Cannabis M&A Didn’t Vanish. It’s Just Not Happening In Public
- barneyelias0
- 7 hours ago
- 1 min read
OG article by Javier Hasse
January 21, 2026
Cannabis mergers and acquisitions continue despite limited public visibility, driven by private deals amid regulatory uncertainty and market pressures. Expectations of federal rescheduling in 2026 have sparked renewed interest, potentially easing IRS Section 280E tax burdens and improving cash flows. However, public multistate operators face equity compression, with cash deals dropping sharply in 2025 per Viridian Capital Advisors. Consultant Mitchell Osak predicts no major public M&A wave, noting consolidation often occurs through business closures, license inactivations, and attrition rather than mergers. In Canada, active licenses stabilized without significant M&A-driven changes. Rescheduling to Schedule III would not fully resolve banking access, credit availability, or equity entry barriers, and poor-performing businesses would remain challenged.

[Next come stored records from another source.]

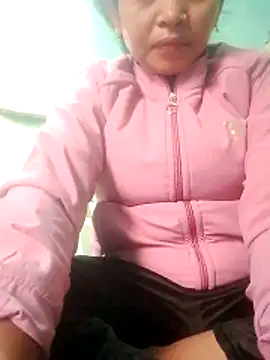 Chandrakanta-Devi online show from 12-23-25, 10:58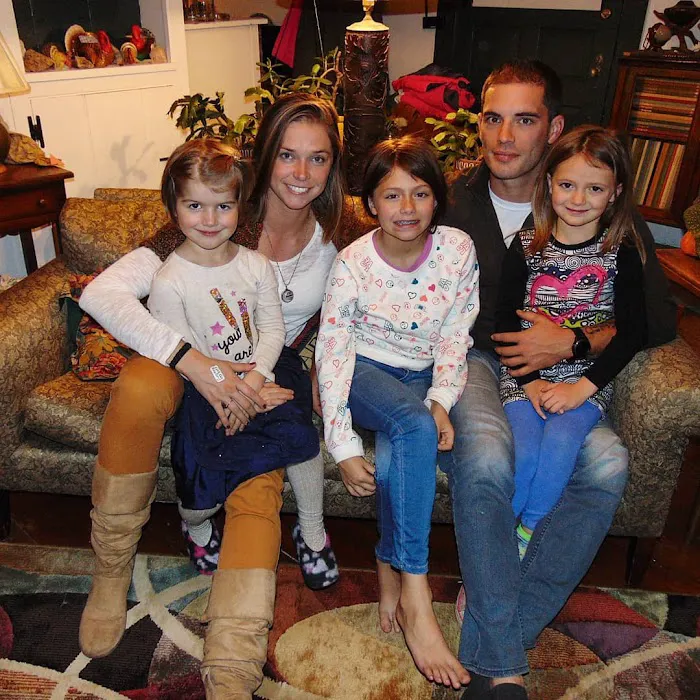 Anderson Roofing and Exteriors LLC Picture 9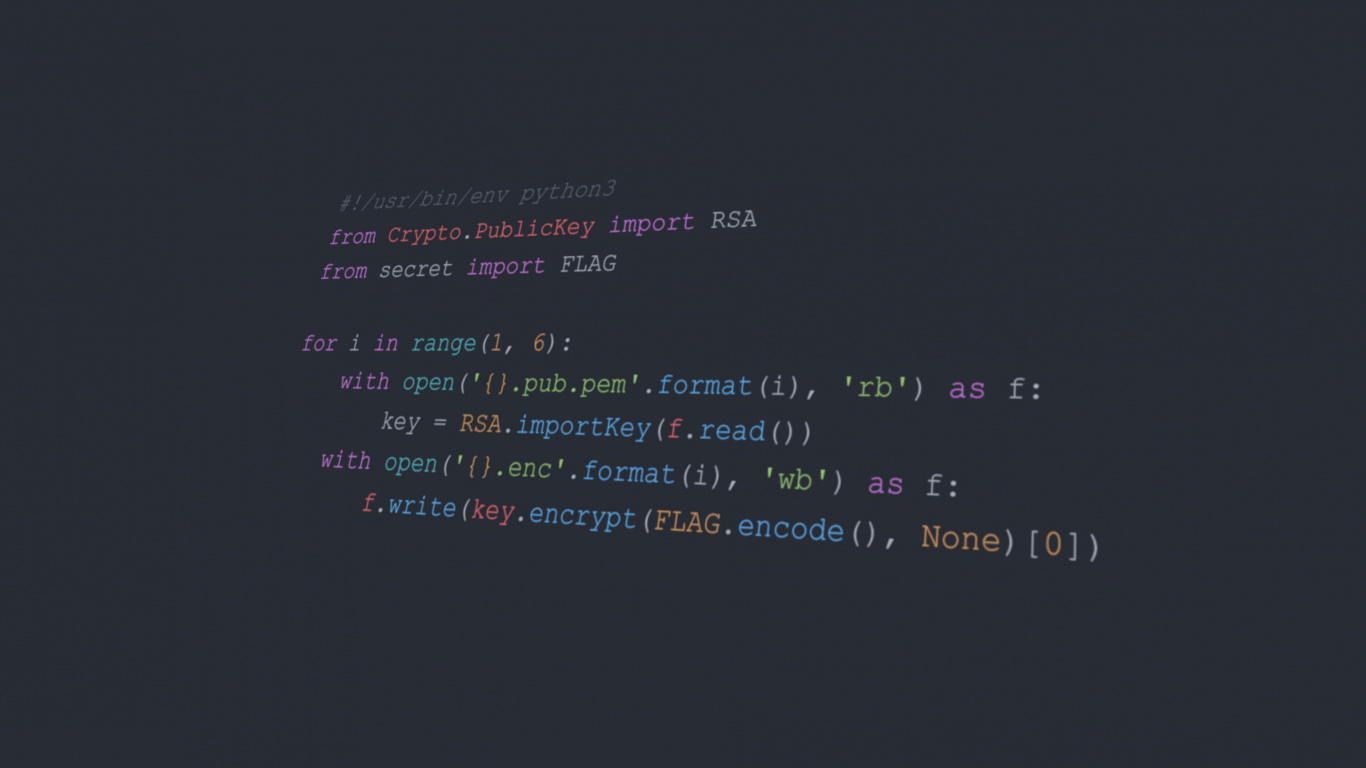 文本, 黑色的, 紫色的, 天空, 源代码 壁纸 1366x768 允许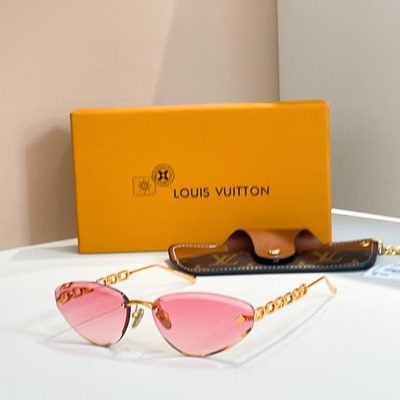 LV Sunglasses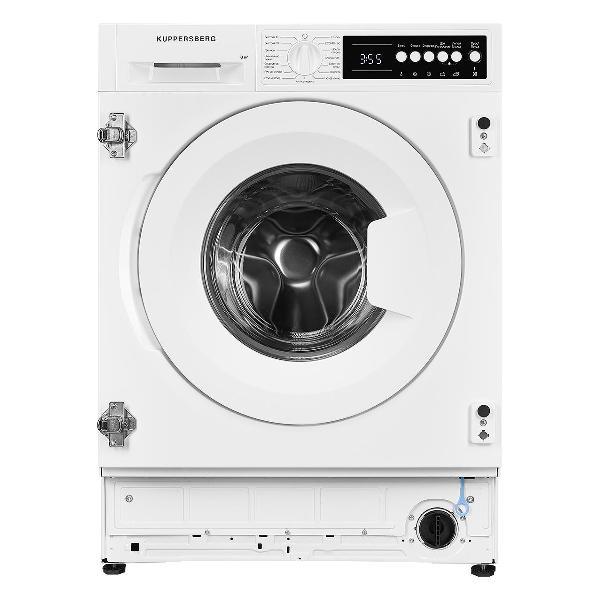 built-in-washing-machine-kuppersberg-wm-540-7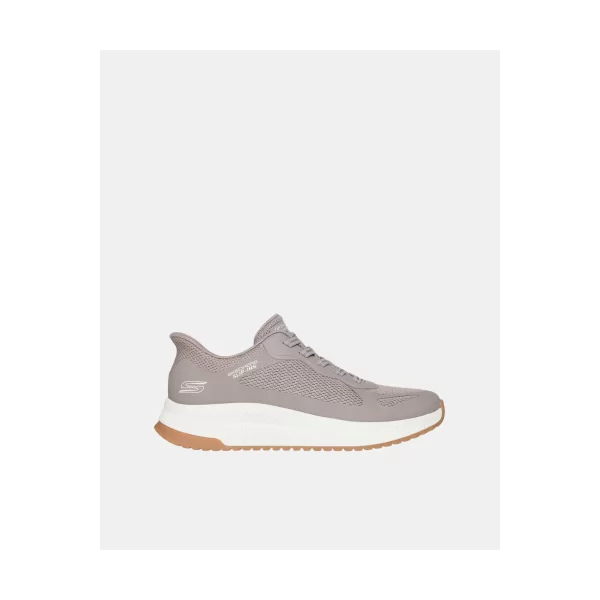 Xαμηλά Sneakers Skechers 117624 BOBS SQUAD 4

Advisor Seth Yakatan highlights ongoing private consolidation via all-stock transactions, earnouts, and creative financing. Examples include Vireo Health’s acquisitions funded by equity raises and discounted notes. Private operators, with stronger balance sheets, drive rationalization by absorbing excess capacity. Overall, 2026 deals are expected to be smaller, lower-risk, and discreet, reshaping the industry through quiet restructuring rather than headline-grabbing public mergers.